Extracted material –
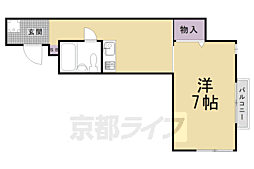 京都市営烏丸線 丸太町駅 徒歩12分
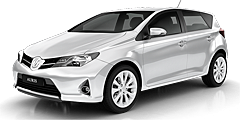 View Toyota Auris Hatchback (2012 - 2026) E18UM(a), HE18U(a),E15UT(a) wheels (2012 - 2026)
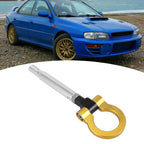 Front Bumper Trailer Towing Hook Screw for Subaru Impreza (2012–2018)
--
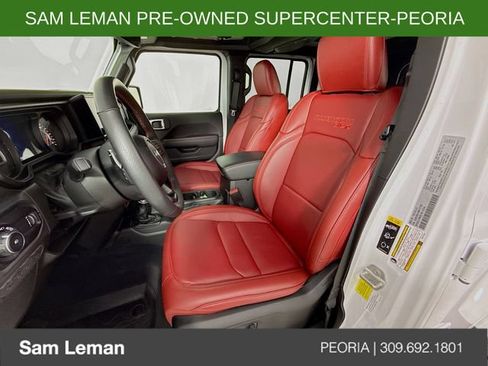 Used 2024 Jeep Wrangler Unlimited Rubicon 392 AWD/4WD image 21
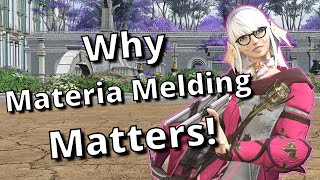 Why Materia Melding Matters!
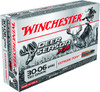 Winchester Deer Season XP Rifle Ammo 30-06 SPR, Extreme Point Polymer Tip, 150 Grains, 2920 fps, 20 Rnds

Instructions to follow – Write out the rows word for word, from the line with "Used 2024 Jeep" to the line with "Winchester Deer Season", and leave the pictures out.

Solution below –
 Used 2024 Jeep Wrangler Unlimited Rubicon 392 AWD/4WD image 21
 Why Materia Melding Matters!
 Winchester Deer Season XP Rifle Ammo 30-06 SPR, Extreme Point Polymer Tip, 150 Grains, 2920 fps, 20 Rnds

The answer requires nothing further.